Paste: gemini

Author: erg
Mode: factor
Date: Fri, 25 Jul 2025 18:11:06
Plain Text |
Excellent. The GDB backtrace provides the exact context of the crash and confirms the area of suspicion. This is much more precise than general analysis.

Let's break down the backtrace. This is a classic "wrong type" error during a critical VM initialization phase.
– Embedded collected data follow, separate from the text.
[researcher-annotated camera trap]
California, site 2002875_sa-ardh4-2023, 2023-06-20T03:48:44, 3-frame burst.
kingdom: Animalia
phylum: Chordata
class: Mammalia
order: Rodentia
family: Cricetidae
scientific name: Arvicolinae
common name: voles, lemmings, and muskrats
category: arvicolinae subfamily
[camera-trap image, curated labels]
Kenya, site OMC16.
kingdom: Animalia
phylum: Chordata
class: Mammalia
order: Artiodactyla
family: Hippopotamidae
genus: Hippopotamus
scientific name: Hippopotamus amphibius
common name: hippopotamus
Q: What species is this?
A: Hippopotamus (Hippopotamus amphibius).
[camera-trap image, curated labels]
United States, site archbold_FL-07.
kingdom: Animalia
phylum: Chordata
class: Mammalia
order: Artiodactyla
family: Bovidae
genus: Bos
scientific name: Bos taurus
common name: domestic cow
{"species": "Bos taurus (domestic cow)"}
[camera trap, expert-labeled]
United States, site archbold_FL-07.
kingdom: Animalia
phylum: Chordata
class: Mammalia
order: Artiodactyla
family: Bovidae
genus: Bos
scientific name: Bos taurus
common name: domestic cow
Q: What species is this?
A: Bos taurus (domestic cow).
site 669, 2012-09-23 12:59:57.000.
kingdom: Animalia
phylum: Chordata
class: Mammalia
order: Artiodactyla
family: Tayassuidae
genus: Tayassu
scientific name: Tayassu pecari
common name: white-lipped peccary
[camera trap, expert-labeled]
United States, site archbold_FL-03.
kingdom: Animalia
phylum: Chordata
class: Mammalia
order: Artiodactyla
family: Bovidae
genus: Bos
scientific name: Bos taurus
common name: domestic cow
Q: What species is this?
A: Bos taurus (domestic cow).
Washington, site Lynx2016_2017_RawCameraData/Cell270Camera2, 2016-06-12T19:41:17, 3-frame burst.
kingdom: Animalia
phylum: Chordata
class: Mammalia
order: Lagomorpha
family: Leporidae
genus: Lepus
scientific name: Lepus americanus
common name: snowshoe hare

### Debugging the Backtrace

1.  **Frame #4: The Crash Site**
    *   `factor::untag_fixnum (tagged=1) at vm/layouts.hpp:94`
    *   This is the exact point of failure. The `untag_fixnum` function was called with the value `1`.
    *   In the Factor VM, `1` is the tagged representation of the boolean `f`. The tag is `1` (`F_TYPE`).
    *   `untag_fixnum` asserts that the tag of its input is `0` (`FIXNUM_TYPE`).
    *   The assertion `TAG(1) == FIXNUM_TYPE` evaluates to `1 == 0`, which is false, causing the `abort()`.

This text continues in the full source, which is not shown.